**PROVIDED TEXT**.
========================
It’s New Year’s Eve in New York and
Clap Your Hands Say Yeah is headlining the buzziest indie rock bill in town.

The eclectic quintet — which has risen to notoriety for selling more than 110,000 copies of its 2005 debut album in the
United States without the help of a record label — has plenty to celebrate. The band is using the show at Manhattan’s
Hammerstein Ballroom to preview a half-dozen tracks from its self-released sophomore set, “Some Loud Thunder,” due January 30.
CYHSY’s most rabid fans don’t need much of an introduction to
some of the new material. Proof is in the rollicking new song “Satan
Said Dance.” The track is available only through
MySpace, but many audience members on the floor are mouthing along to
lead singer Alec Ounsworth’s slurred nasal refrains.
Fans dance and pogo amid hundreds of popping black and white
balloons, which have been released onstage, and are now spilling onto
the floor.
If ever there’s been a moment that sums up the band’s
penchant for successfully operating on its own iconoclastic terms, this
is it.
CYHSY doesn’t even get around to recognizing 2007’s arrival
until well after 12. “We figured since we have you all here, we get to
decide when midnight is,” Ounsworth tells the crowd just before leading
them in a tardy countdown to the new year. “We think midnight might as
well be now.”

REJECTING LABELS
The story of how an unsigned band goes from obscurity to
playing one of New York’s biggest rooms on the city’s biggest night
begins, in many ways, in the offices of Columbia Records on a balmy
July afternoon 18 months earlier.
========================
**DATA**.

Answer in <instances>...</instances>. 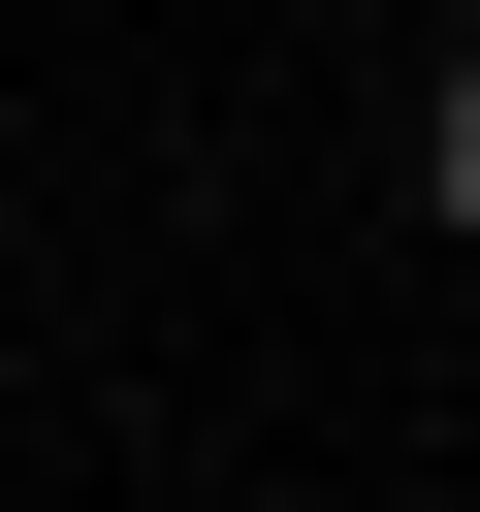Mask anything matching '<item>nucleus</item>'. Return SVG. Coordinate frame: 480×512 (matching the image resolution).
Listing matches in <instances>:
<instances>
[{
  "label": "nucleus",
  "instance_id": "1",
  "mask_svg": "<svg viewBox=\"0 0 480 512\" xmlns=\"http://www.w3.org/2000/svg\"><path fill=\"white\" fill-rule=\"evenodd\" d=\"M416 192H448V224H480V64H448V96H416Z\"/></svg>",
  "mask_w": 480,
  "mask_h": 512
}]
</instances>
========================
**REQUIRED WORK**.
In the article about Clap Your Hands Say Yeah, what is the title of the band's self-released second album?

**REPLY**.
"Some Loud Thunder"